WHAT YOU SHOULD DO: Drop every picture. Return the rest of the entries exactly.

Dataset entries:
-*-*-

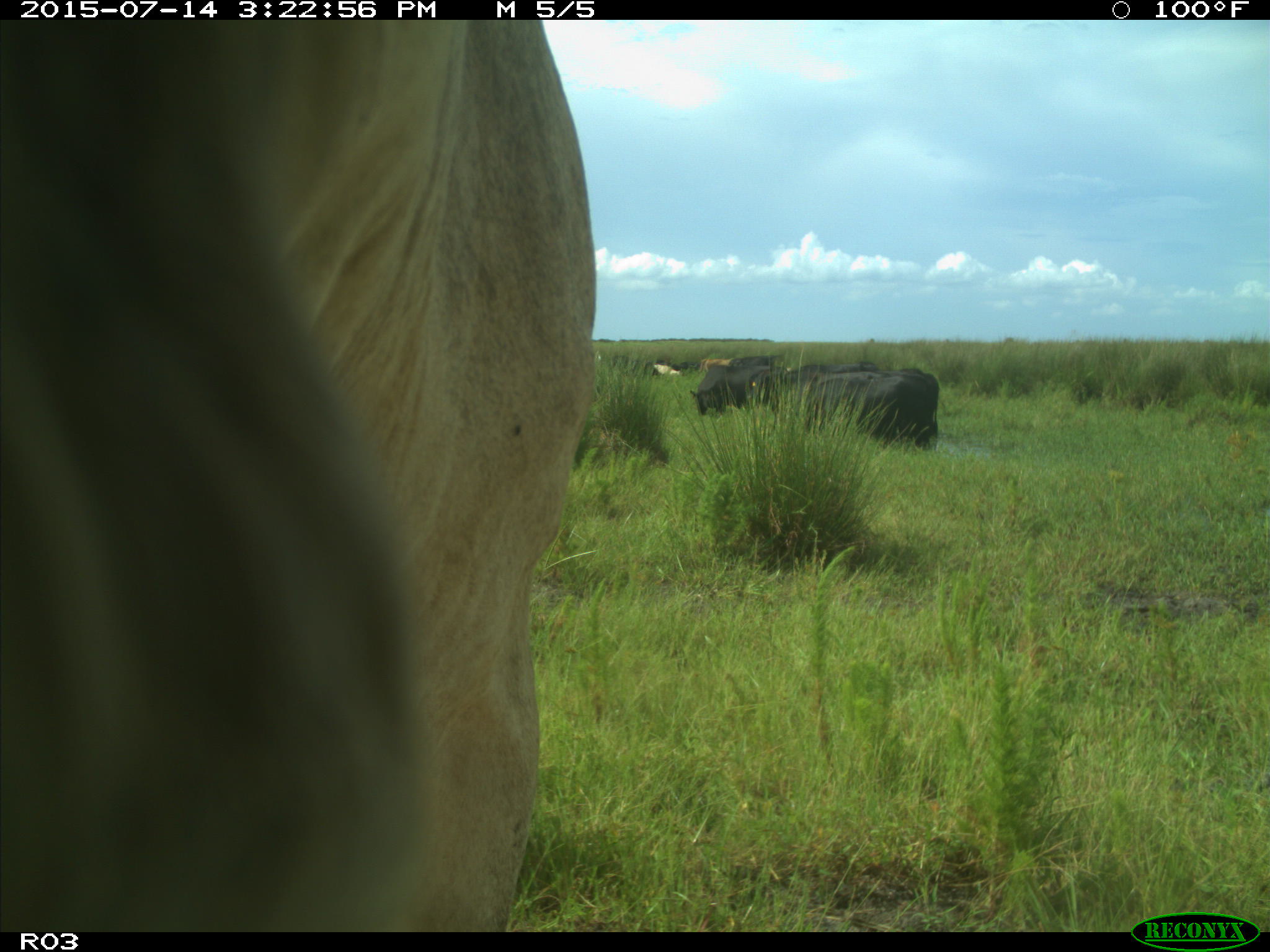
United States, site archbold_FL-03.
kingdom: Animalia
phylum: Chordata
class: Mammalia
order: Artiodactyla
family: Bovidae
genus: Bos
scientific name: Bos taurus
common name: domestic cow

-*-*-

RESPONSE AREA:
United States, site archbold_FL-03.
kingdom: Animalia
phylum: Chordata
class: Mammalia
order: Artiodactyla
family: Bovidae
genus: Bos
scientific name: Bos taurus
common name: domestic cow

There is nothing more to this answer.